The story reads like a miniaturized/Americanized version of Henry James’s classic novel, The Turn of the Screw. The not-quite-reliable (yet not necessarily crazy) narrator, Miss Wrenn, isn’t a governess in this case, but rather “the new secretary.” While she confides with the maid (cf. the governess’s interactions with Mrs. Grose in The Turn of the Screw), it is ultimately up to Miss Wren to “stand between [the current Mrs. Vanderbridge] and harm.” Much of the tale (much like James’s novel) hinges on the question of who actually sees the ghost.
Perhaps the strongest Gothic element, though, is signaled by the story’s title: the past that is not dead and buried, but an unquiet and overbearing influence on the present. The narrator writes of Mr.
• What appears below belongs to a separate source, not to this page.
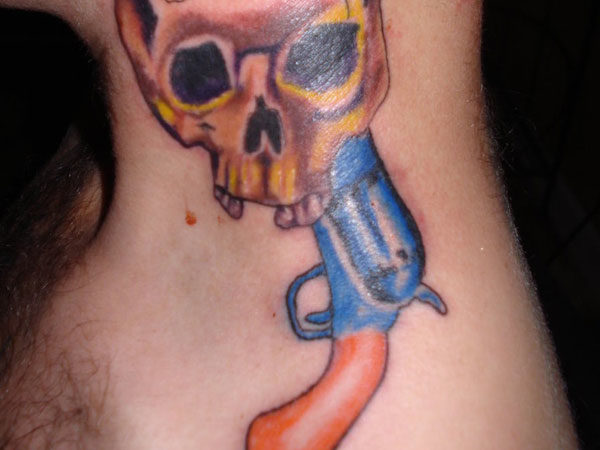 Skull And Gun Tattoo On Neck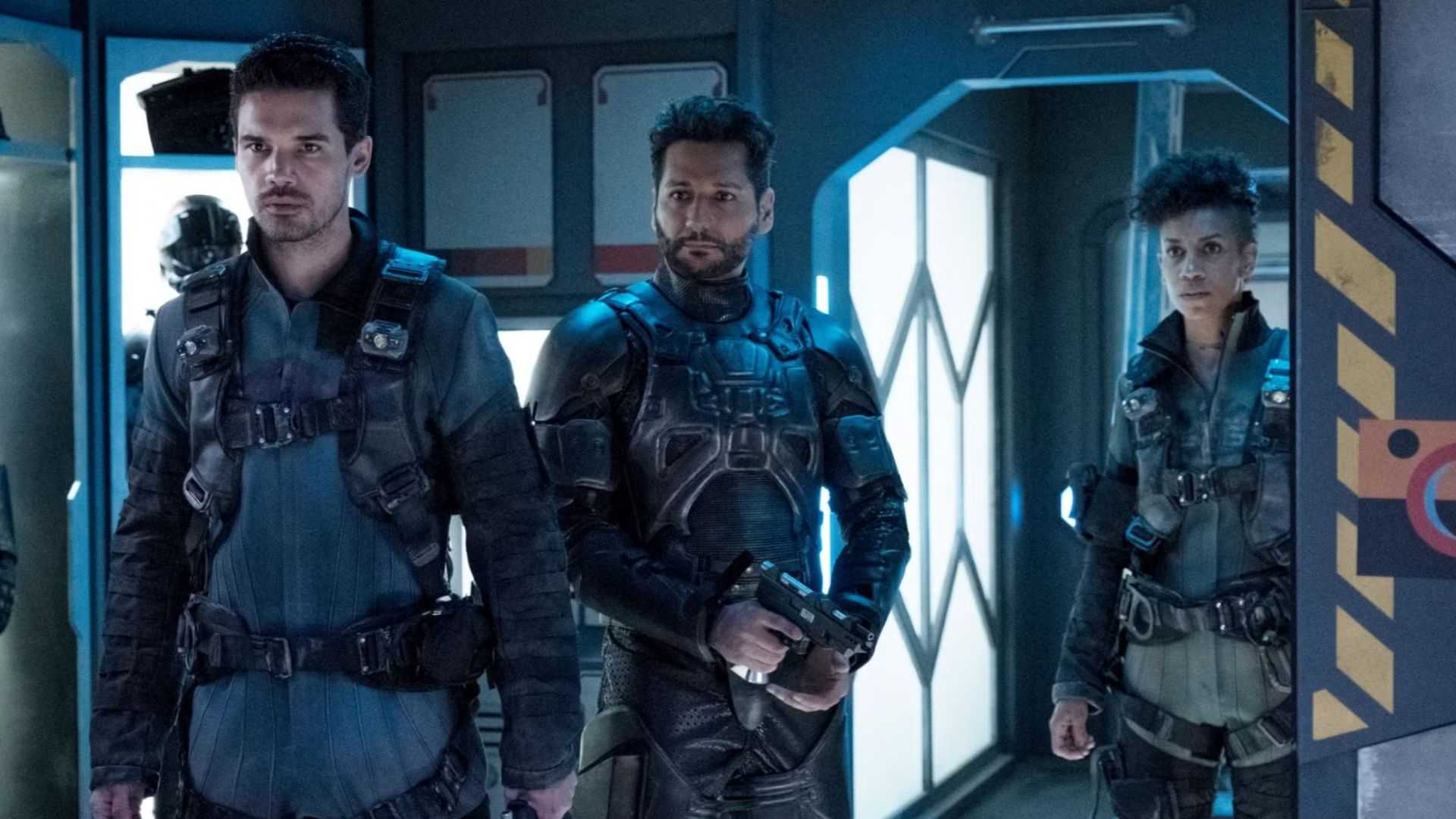 Holden, Alex, and Naomi suited up on the ship in The Expanse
Vanderbridge (whose guilt over his first wife’s death apparently animates her vengeful spirit): “The past was with him so constantly–he was so steeped in the memories of it–that the present was scarcely more than a dream to him.” Miss Wrenn makes the point even more definitively when she later states that the Vanderbridges’ is “a haunted house–a house pervaded by an unforgettable past.”
At this point, I am only about a third of the way through the table of contents, but I believe I will hard-pressed to find a more representative piece in this anthology of American Gothic Short Stories.